We still take time in the morning and evening to spend time out of doors with the animals, and so our activities are pretty well-paced. Not long ago, we installed a more efficient ceiling fan in the kitchen, which makes it easier to cook. If I'm on the ball, I get something prepped and put together in the morning, then put it in the oven to bake later, rather than simmer on the stove top. Or we have salad nights. Having come from pioneer stock that made their lives in the western Nevadan and eastern Californian basin and range deserts, I have good models for dealing with heat, and because the humidity demonstrates the relative abundance of water in north Texas, there is really little to complain about.
But climate change is certainly "messaging" us, and strongly nudging us in the direction of some preparatory gestures. Last winter's Big Freeze (as they're now calling it in the Daily Poop) has prompted us to buy a lovely ceramic cast iron log burner, which will take its place in front of the fireplace at the end of this month. The greenhouse also falls into the prepper device category, and after we're home from our trip, stepped up efforts to fortify our food-growing capabilities will begin: enhancing the veg space wherever we can. My old, battered copy of Ruth Stout's No Work Garden Book (saved from some flood or another), and Helen and Scott Nearing's books on the Good Life are on my autumn reading list, and there are several more books on my shelves with similar themes: making do with less, all written before it became trendy again to "make do and mend."

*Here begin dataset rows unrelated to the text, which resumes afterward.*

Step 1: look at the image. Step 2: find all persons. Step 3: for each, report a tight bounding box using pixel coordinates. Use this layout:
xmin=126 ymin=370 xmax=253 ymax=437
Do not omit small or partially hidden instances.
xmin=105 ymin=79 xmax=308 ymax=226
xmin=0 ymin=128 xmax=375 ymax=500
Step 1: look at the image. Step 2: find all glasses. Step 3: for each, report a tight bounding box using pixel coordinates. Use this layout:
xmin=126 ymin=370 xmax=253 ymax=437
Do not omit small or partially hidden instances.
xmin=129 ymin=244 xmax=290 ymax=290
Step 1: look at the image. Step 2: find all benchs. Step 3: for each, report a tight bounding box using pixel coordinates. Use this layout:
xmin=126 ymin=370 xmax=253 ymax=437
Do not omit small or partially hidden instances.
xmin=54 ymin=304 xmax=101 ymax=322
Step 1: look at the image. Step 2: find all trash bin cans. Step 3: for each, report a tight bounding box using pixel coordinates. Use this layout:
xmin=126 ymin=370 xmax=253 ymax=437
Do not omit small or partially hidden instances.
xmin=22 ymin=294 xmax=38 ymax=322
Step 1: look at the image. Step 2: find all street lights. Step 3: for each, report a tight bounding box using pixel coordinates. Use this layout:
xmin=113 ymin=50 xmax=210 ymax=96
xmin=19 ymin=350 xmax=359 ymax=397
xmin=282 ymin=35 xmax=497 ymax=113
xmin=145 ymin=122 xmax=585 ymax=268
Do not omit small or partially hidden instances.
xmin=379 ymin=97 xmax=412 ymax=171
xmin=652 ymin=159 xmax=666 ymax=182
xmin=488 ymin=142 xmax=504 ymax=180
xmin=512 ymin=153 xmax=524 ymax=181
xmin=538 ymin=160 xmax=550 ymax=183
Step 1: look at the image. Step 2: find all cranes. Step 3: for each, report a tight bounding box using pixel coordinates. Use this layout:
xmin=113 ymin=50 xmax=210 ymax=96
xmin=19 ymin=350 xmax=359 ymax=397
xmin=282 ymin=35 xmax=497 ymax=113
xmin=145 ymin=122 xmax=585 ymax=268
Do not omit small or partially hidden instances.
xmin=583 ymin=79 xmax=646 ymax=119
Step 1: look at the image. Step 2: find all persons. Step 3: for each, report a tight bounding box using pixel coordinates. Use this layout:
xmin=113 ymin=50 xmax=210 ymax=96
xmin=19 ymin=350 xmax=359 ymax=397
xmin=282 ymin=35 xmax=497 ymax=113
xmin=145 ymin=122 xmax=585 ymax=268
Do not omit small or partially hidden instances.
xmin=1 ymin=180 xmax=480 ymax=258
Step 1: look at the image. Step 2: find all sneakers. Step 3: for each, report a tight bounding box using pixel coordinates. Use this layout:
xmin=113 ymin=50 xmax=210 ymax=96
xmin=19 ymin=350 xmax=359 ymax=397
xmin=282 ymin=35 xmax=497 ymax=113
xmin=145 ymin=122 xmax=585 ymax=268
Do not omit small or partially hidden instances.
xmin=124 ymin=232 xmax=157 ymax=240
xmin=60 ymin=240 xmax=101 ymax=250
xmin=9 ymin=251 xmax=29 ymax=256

Work on Porco Rosso has produced new "classic" faucets with metal handles, a cargo carrier for hauling what TBS quaintly refers to as the "honey wagon" (don't ask) and extra water. We also installed, inexpertly but eventually adequately, a new awning. The old one was once white, but the spring rains and dying trees had ruined it, so we got something a bit too cute but much more serviceable.

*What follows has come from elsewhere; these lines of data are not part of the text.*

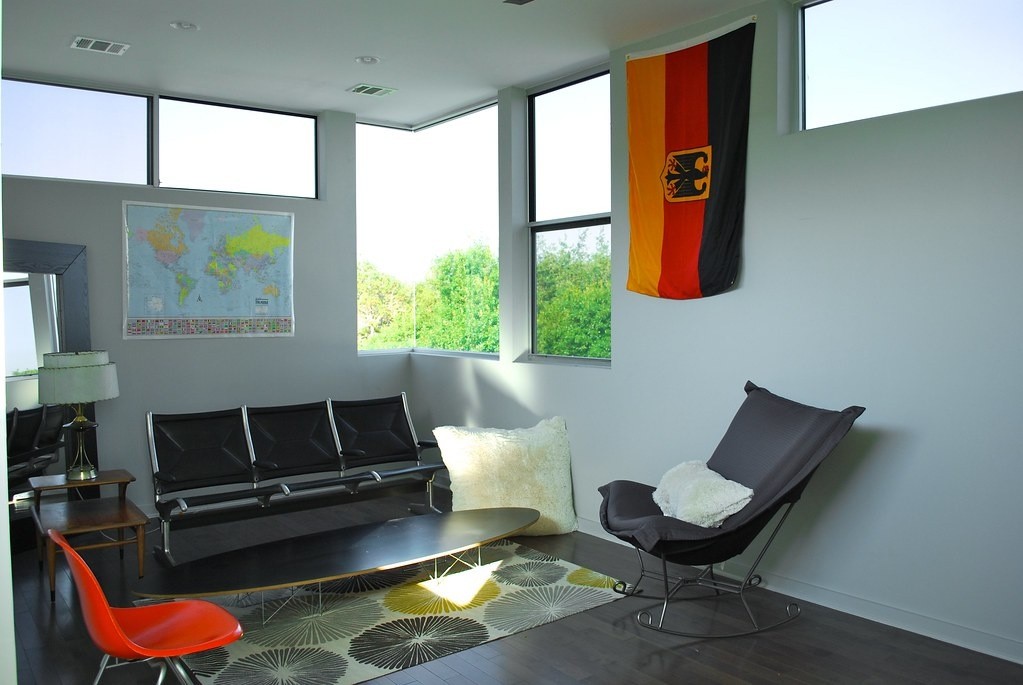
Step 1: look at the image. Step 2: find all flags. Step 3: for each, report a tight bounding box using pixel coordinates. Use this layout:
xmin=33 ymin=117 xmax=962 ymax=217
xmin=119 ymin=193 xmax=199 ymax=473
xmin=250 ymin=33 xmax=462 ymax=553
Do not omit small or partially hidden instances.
xmin=624 ymin=15 xmax=756 ymax=300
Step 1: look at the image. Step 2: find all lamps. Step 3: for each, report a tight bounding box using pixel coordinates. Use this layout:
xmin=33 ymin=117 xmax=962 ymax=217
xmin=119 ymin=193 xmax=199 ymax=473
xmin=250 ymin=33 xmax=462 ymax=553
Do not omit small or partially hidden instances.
xmin=37 ymin=351 xmax=120 ymax=483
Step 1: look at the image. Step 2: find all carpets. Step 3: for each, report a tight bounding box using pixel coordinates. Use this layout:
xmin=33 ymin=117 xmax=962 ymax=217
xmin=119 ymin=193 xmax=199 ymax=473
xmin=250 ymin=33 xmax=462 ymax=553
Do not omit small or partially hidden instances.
xmin=132 ymin=537 xmax=645 ymax=685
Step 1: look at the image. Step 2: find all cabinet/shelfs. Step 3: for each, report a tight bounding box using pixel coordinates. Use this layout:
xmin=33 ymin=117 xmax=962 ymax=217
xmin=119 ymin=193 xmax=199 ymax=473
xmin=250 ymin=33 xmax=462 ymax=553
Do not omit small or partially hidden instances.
xmin=30 ymin=469 xmax=151 ymax=603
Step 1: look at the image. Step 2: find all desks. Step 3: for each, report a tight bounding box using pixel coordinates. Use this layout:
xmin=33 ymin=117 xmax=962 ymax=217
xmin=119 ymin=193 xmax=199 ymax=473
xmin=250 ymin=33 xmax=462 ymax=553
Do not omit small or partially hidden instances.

There are also a new lock and new keys, after it proved too difficult to get a damaged key replaced. We also got better locking devices for the exterior storage bins. Interior storage will be enhanced with numerous IKEA amenities, from boxes to baskets to small shelves for stashing spices. And my makeshift pillowslip curtains will finally be cut to fit and insulated. We're planning to leave just before the solstice, camping first at Cedar Breaks State Park on the night of the Full Corn Moon (they call it the Harvest moon around here, but I grew up with the Corn moon). The new binoculars TBS gave me for my last birthday will be put to use taking photos for a later Skywatch entry, from a good Dark Sky site.
The travel planning is pretty much complete now, and we've had time to clear out some of the winter damage and tired remains of spring's extravagant growth. Pottering around in the yard has led to a few wildlife discoveries, the best of which is another spider. Last time, I included a shot of a tiny argiope in a cedar tree--the first I'd seen in years. This last week, however, we discovered a much larger variety and I've been watching it faithfully over several days. The first time I noticed her, Nylah had already barged through her very large web (strung between the downspout and rain butt on the northwest corner of the house, and a large pecan tree about six feet away), and the spider (now known as Shelob; much smaller, but with similar habits, for those of you Tolkien fans) was already busy repairing it.

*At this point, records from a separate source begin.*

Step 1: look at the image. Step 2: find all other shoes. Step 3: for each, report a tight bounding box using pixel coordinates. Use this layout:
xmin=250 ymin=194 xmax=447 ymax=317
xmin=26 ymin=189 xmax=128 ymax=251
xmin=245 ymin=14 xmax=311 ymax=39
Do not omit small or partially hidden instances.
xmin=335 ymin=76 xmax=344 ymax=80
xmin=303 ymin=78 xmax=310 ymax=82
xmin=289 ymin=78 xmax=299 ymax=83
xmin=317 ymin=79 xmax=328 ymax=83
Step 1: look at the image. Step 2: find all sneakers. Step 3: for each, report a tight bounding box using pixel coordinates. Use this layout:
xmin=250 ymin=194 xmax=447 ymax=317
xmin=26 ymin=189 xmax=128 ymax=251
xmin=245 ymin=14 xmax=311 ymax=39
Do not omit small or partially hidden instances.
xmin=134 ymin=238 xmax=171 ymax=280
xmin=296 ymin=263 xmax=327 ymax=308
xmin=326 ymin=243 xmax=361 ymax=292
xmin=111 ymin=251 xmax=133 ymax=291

My feline correspondent, Tigger (see last post's comments) hasn't seen this variety before, so I thought I'd provide her a much larger example. Two days ago, there was also ample evidence of mayhem. I'm including a sequence of photos to illustrate the dramatic goings on, and to give you (perhaps) an idea of why my family has always been so fascinated by these industrious beasties.
Argiopes are orb spinners, which you should be able to see in the last picture; it and the one above it were taken after she had devoured her packet of Japanese beetle. The opening shot on this post is the only one taken from behind the web. At first she was pretty skittish, and every time I came near, she'd run up to the eave to hide. But more recently, I've been able to get closer--although getting my cheesy excuse for a Skywatch Friday entry required crouching down in back of the web.
The next few days are forecast to be a little cooler (93F instead of today's 97), although the rain promised for the weekend seems to have left the map. But now that the major project work is done, I'll be spending a few more hours trying to master a new web design program (Pinegrow) which I'm hoping will allow me to get back to work on revising the old owlfarmer.com page and a couple of other web efforts.
Stay safe, folks. And have a good weekend (to those of you for whom weekends still mean something).